--- INSTRUCTION ---
Please retype all of the rows below character for character, leaving none out.

[Portion of a data file]
---------------
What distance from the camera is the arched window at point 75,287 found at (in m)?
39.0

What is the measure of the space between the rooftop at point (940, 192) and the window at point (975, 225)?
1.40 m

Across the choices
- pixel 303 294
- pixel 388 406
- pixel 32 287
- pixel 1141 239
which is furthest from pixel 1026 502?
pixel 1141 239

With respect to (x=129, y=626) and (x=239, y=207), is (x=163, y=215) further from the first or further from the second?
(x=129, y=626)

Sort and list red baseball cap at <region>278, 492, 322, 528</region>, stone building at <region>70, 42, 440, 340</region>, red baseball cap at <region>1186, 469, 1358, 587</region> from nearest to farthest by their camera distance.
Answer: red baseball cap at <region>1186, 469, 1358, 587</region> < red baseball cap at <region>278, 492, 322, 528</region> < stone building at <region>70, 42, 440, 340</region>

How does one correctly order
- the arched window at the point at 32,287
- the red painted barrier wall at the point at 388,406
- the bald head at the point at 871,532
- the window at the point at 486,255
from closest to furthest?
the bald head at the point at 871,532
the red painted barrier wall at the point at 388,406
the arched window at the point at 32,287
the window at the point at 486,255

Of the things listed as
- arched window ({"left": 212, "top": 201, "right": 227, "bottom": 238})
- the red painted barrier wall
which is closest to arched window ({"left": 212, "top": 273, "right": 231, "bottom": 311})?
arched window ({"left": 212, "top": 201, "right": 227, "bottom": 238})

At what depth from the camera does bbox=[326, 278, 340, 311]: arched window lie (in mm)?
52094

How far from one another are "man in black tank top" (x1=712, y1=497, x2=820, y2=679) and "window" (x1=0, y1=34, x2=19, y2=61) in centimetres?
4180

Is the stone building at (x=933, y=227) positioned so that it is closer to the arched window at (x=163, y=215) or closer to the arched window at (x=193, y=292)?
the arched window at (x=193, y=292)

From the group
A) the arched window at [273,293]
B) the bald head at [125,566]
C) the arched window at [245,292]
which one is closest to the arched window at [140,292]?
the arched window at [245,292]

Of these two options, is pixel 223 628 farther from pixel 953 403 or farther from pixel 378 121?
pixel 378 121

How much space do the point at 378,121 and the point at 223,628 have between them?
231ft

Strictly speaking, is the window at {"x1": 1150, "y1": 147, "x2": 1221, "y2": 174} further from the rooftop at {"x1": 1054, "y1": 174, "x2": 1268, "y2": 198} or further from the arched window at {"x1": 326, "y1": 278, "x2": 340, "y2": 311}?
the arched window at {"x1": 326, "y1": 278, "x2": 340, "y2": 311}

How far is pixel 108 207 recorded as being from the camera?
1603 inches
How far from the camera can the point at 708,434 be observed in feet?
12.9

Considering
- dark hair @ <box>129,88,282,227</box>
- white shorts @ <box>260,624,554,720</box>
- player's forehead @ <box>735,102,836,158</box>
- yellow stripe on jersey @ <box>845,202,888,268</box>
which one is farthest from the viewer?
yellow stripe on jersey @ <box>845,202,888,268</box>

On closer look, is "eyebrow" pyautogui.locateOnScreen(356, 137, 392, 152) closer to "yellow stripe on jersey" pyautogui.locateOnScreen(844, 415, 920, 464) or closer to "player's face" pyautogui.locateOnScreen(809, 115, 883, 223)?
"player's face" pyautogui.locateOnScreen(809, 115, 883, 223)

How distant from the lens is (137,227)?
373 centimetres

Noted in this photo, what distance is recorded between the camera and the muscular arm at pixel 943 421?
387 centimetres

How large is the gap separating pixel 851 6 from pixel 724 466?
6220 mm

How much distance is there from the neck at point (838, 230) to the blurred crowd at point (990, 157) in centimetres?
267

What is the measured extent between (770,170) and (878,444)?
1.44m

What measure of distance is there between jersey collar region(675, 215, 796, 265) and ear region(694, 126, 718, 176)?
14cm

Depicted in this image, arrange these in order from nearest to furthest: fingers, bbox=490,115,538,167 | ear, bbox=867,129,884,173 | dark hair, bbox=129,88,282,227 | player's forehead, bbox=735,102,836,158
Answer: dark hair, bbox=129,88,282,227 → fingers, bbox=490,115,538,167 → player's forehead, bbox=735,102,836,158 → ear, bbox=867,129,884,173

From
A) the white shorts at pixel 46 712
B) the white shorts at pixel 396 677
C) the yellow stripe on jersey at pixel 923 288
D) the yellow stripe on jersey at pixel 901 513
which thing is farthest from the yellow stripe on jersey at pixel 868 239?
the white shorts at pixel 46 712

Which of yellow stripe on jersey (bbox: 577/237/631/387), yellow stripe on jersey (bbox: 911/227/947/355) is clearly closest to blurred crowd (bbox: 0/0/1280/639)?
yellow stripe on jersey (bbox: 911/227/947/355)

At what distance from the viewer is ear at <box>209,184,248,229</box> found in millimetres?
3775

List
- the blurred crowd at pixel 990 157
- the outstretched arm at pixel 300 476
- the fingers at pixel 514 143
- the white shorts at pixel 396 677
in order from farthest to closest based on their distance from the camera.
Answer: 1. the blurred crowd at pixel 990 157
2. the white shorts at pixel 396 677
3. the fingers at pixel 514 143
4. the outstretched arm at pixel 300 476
---------------
--- ANSWER TO THIS EXERCISE ---
What distance from the camera is the arched window at point 75,287 found at (in m)?
39.0

What is the measure of the space between the rooftop at point (940, 192) and the window at point (975, 225)?
1.40 m

Across the choices
- pixel 303 294
- pixel 388 406
- pixel 32 287
- pixel 1141 239
which is furthest from pixel 1026 502?
pixel 1141 239

With respect to (x=129, y=626) and (x=239, y=207), is (x=163, y=215) further from the first or further from the second?
(x=129, y=626)

Sort and list red baseball cap at <region>278, 492, 322, 528</region>, stone building at <region>70, 42, 440, 340</region>, red baseball cap at <region>1186, 469, 1358, 587</region> from nearest to farthest by their camera distance.
Answer: red baseball cap at <region>1186, 469, 1358, 587</region> < red baseball cap at <region>278, 492, 322, 528</region> < stone building at <region>70, 42, 440, 340</region>

How does one correctly order
- the arched window at the point at 32,287
- the red painted barrier wall at the point at 388,406
- the bald head at the point at 871,532
- the window at the point at 486,255
from closest to furthest?
the bald head at the point at 871,532
the red painted barrier wall at the point at 388,406
the arched window at the point at 32,287
the window at the point at 486,255

Of the things listed as
- arched window ({"left": 212, "top": 201, "right": 227, "bottom": 238})
- the red painted barrier wall
which is closest to arched window ({"left": 212, "top": 273, "right": 231, "bottom": 311})?
arched window ({"left": 212, "top": 201, "right": 227, "bottom": 238})

At what depth from the camera does bbox=[326, 278, 340, 311]: arched window lie (in mm)?
52094

How far from one another are "man in black tank top" (x1=712, y1=497, x2=820, y2=679) and "window" (x1=0, y1=34, x2=19, y2=61) in centimetres?
4180

Is the stone building at (x=933, y=227) positioned so that it is closer to the arched window at (x=163, y=215) or closer to the arched window at (x=193, y=292)?
the arched window at (x=193, y=292)

From the group
A) the arched window at [273,293]
B) the bald head at [125,566]
C) the arched window at [245,292]
which one is closest to the arched window at [140,292]?
the arched window at [245,292]

Of these two options, is pixel 223 628 farther from pixel 953 403 or farther from pixel 378 121?
pixel 378 121

How much space do the point at 378,121 and the point at 223,628 have between them?
231ft

Strictly speaking, is the window at {"x1": 1150, "y1": 147, "x2": 1221, "y2": 174} further from the rooftop at {"x1": 1054, "y1": 174, "x2": 1268, "y2": 198} or further from the arched window at {"x1": 326, "y1": 278, "x2": 340, "y2": 311}?
the arched window at {"x1": 326, "y1": 278, "x2": 340, "y2": 311}

How far is pixel 108 207 recorded as being from the camera?
1603 inches
How far from the camera can the point at 708,434 be observed in feet?
12.9

Considering
- dark hair @ <box>129,88,282,227</box>
- white shorts @ <box>260,624,554,720</box>
- player's forehead @ <box>735,102,836,158</box>
- yellow stripe on jersey @ <box>845,202,888,268</box>
which one is farthest from the viewer?
yellow stripe on jersey @ <box>845,202,888,268</box>

On closer look, is "eyebrow" pyautogui.locateOnScreen(356, 137, 392, 152) closer to "yellow stripe on jersey" pyautogui.locateOnScreen(844, 415, 920, 464) or closer to "player's face" pyautogui.locateOnScreen(809, 115, 883, 223)?
"player's face" pyautogui.locateOnScreen(809, 115, 883, 223)

How distant from the lens is (137,227)?
373 centimetres

Noted in this photo, what distance is recorded between the camera and the muscular arm at pixel 943 421?
387 centimetres

How large is the gap separating pixel 851 6 from pixel 724 466?
6220 mm

How much distance is there from the neck at point (838, 230) to the blurred crowd at point (990, 157) in centimetres?
267

What is the measured extent between (770,170) and (878,444)?
1.44m

What measure of distance is there between jersey collar region(675, 215, 796, 265) and ear region(694, 126, 718, 176)?
14cm

Depicted in this image, arrange these in order from nearest to furthest: fingers, bbox=490,115,538,167 | ear, bbox=867,129,884,173 | dark hair, bbox=129,88,282,227 | player's forehead, bbox=735,102,836,158
Answer: dark hair, bbox=129,88,282,227 → fingers, bbox=490,115,538,167 → player's forehead, bbox=735,102,836,158 → ear, bbox=867,129,884,173

From
A) the white shorts at pixel 46 712
B) the white shorts at pixel 396 677
C) the yellow stripe on jersey at pixel 923 288
D) the yellow stripe on jersey at pixel 901 513
which thing is farthest from the yellow stripe on jersey at pixel 868 239?
the white shorts at pixel 46 712

Which of yellow stripe on jersey (bbox: 577/237/631/387), yellow stripe on jersey (bbox: 911/227/947/355) is clearly closest to blurred crowd (bbox: 0/0/1280/639)?
yellow stripe on jersey (bbox: 911/227/947/355)

At what distance from the viewer is ear at <box>209,184,248,229</box> found in millimetres?
3775

List
- the blurred crowd at pixel 990 157
- the outstretched arm at pixel 300 476
- the fingers at pixel 514 143
- the white shorts at pixel 396 677
in order from farthest to closest based on their distance from the camera.
Answer: 1. the blurred crowd at pixel 990 157
2. the white shorts at pixel 396 677
3. the fingers at pixel 514 143
4. the outstretched arm at pixel 300 476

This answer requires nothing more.